Clark took a large step backwards, out of the blast radius.

Don’t call me ‘ma’am’!” Lois roared, pointing to the newsroom. “Out!”

Susan disappeared out the door with the rest of Lois’s mail, shutting the door behind her. Jack had left when Lois had kicked them out several minutes earlier.

Lois picked up her letter opener from her desk. Meanwhile, Clark quickly x-rayed the package to see that it, indeed, contained another suggestive photo, but otherwise was harmless. She pulled the envelope out of his hand and sliced through the flap.
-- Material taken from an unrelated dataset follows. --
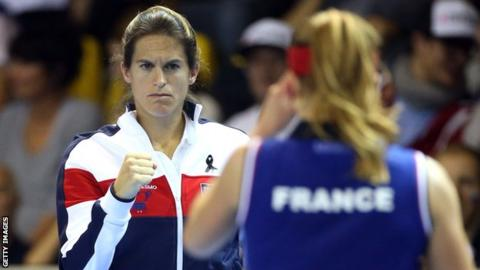 Mauresmo gives up France Davis Cup captaincy to help Pouille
Clark tsk-tsked this action. “Susan is going to be so disappointed if I don’t get the opportunity to die for you, Lois.”

“It’ll be our little secret,” she replied with a sly wink. She glanced inside the envelope but instead of removing the photo, sucked in a sharp breath. Almost just as fast, she clutched the envelope to her chest. “You know, I’ve been thinking that you probably have enough to go on with that first photo…”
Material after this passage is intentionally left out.